Of the three 16th century Italian anatomists who advanced our knowledge about the pulmonary circulation, Andrea Cesalpino is perhaps the least known. Unlike Michael Servetus (c. 1511–1553) he was not burned at the stake for heresy. Unlike Realdo Colombo (c. 1515–1559) he did not carry out thousands of dissections and work with Michelangelo, and unlike the Muslim scholar Ibn al-Nafis (1213–1288), who wrote the best treatise on this subject, he did not have to wait many centuries to have his manuscript discovered and translated from Arabic.
Caesalpino’s main interest seems to have been botany. He classified plants and had a species named after him. He was the director of the botanical gardens in Pisa and perhaps also in Rome. Like many other Renaissance polymaths he did not limit his interests to one discipline. He is said to have been a profound thinker and a man of genius. He wrote about philosophical subjects, about Aristotle and Averroes. He also studied mineralogy and geology and had a good knowledge of fossils.
Having studied in Pisa under Realdo Colombo, he received his doctorate in 1551, became lecturer in medicine in 1551 and chair of medicine from 1569 to 1592. Late in life he was to become professor of medicine at the papal university in Rome and physician to Pope Clement VIII. He did not carry out many dissections but wrote on the heart, chest, and on syphilis.
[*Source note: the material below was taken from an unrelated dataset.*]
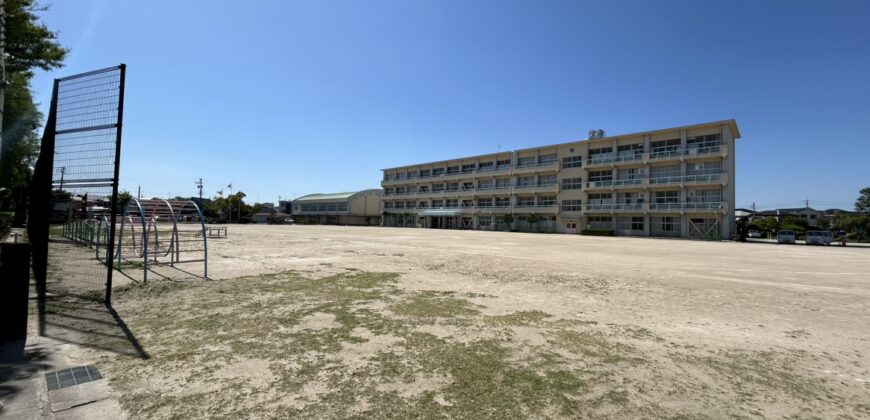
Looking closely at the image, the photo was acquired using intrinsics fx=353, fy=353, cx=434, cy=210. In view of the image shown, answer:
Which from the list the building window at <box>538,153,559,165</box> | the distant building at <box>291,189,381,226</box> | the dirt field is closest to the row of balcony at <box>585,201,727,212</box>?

Cesalpino regarded the heart as the center of the circulation; described in detail the anatomy of the aorta, vena cava, and cardiac valves; stressed the differences between peripheral arteries and veins; and suggested there may be small connecting channels between them. By applying tourniquets to the arm he concluded that blood flowed towards the heart and that it first passed through the lungs. He was first to use the term circulation, but developed a theory that fell short of postulating a complete circulatory system. His medical publications included Quæstionum peripateticarum and Quaestionum medicarum libri duo (1593).